| dc.description.abstract | Fungi are an important group of microorganisms which reproduce by means of specialized cells called spores. These spores are generally considered as a quiescent stage in their life cycle. However, on a suitable substrate, they germinate producing germ tubes which elongate into filaments called hyphae. These hyphae branch, rebranch, and intertwine to form a mass called mycelium. Though the biochemical and genetic aspects of bacterial spore germination have been extensively investigated, such detailed knowledge is lacking in the majority of fungi in general and dermatophytes in particular.
Species of Trichophyton, Epidermophyton, and Microsporum constitute dermatophytes, which cause superficial infection of epidermis, hair, and nails. They reproduce by means of arthrospores, microconidia, and macroconidia. Besides their involvement in the spread of mycotic infections, they provide an ideal experimental system to study morphogenesis and the underlying macromolecular changes (Chapter I).

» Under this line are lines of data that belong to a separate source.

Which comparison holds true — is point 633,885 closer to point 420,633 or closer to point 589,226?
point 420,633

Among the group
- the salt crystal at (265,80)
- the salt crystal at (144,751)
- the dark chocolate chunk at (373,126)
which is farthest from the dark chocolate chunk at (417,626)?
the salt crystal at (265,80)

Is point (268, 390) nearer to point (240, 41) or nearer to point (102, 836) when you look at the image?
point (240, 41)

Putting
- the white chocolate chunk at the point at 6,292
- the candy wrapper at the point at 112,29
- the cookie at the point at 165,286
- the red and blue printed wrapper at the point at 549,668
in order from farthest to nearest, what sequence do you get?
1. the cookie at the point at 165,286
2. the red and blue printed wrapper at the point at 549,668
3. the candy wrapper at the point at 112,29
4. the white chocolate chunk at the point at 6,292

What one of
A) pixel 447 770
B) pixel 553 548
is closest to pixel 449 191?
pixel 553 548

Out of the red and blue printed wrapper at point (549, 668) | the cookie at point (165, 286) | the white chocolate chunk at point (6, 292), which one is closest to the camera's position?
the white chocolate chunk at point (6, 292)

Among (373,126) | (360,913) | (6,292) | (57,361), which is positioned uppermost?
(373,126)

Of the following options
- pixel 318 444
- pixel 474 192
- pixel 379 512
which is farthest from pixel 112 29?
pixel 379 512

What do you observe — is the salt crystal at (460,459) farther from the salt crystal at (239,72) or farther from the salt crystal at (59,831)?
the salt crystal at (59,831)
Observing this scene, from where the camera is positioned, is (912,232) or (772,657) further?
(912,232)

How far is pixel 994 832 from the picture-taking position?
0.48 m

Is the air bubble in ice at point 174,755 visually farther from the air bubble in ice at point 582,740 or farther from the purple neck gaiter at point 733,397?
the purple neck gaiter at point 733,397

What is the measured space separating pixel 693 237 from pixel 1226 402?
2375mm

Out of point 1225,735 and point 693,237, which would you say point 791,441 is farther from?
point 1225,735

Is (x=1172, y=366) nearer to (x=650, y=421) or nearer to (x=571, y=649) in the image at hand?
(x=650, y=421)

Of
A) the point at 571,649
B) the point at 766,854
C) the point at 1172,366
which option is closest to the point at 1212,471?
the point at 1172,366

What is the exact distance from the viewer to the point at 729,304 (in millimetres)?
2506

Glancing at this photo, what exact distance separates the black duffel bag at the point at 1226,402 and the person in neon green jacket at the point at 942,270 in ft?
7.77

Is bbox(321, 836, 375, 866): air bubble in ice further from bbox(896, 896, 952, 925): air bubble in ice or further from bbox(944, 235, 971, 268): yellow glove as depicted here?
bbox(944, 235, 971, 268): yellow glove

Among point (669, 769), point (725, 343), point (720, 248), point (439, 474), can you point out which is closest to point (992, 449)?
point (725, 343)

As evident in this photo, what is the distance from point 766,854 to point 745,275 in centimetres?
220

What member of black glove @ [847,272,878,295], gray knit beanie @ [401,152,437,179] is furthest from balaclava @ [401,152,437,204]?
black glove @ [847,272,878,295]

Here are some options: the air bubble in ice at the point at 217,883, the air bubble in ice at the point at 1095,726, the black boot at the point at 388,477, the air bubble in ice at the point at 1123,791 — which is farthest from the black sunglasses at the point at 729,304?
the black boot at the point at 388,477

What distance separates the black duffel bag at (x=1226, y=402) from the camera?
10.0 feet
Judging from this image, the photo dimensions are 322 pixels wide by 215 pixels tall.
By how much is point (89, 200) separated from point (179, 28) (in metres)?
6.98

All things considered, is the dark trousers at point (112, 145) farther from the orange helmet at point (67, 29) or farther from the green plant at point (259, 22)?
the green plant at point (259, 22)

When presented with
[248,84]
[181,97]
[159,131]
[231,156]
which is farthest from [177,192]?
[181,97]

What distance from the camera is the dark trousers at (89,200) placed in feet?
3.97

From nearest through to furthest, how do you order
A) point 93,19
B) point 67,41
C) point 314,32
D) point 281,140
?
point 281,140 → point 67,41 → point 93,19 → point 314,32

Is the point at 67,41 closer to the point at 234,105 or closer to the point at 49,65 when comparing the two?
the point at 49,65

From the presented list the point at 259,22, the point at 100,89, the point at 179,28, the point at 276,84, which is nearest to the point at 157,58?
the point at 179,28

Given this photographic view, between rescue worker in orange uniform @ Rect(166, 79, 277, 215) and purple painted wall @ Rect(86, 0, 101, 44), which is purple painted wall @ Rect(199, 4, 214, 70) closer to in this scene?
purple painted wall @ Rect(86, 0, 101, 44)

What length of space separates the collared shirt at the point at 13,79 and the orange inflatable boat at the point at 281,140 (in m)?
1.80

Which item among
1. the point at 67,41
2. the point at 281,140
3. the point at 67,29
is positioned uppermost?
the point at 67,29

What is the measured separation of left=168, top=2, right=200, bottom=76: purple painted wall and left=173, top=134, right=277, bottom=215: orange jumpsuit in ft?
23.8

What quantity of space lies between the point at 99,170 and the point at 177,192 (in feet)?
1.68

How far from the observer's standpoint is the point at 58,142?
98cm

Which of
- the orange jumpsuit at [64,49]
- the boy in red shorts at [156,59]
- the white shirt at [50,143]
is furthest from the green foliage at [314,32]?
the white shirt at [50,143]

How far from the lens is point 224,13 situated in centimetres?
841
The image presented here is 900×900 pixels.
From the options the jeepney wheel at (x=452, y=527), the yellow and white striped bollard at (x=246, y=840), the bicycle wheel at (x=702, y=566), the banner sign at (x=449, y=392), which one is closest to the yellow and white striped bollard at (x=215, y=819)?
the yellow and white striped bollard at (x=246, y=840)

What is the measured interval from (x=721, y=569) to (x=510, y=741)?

In the present study, investigations have been carried out with Microsporum canis to understand the RNA metabolism with particular reference to the species of RNA formed. The purification and properties of the DNA-dependent RNA polymerases and in vivo and in vitro transcription have also been studied.
When the morphological changes during the germination of spores of M. canis are followed by light microscopy, germ tubes emerge only after 6 hours. But a significant synthesis of proteins and nucleic acids takes place as revealed by the incorporation of labeled precursors. Rapid uptake of ^32P orthophosphate into the intracellular pools occurs before the synthesis of RNA, which starts around 2 hours and increases up to 6 hours.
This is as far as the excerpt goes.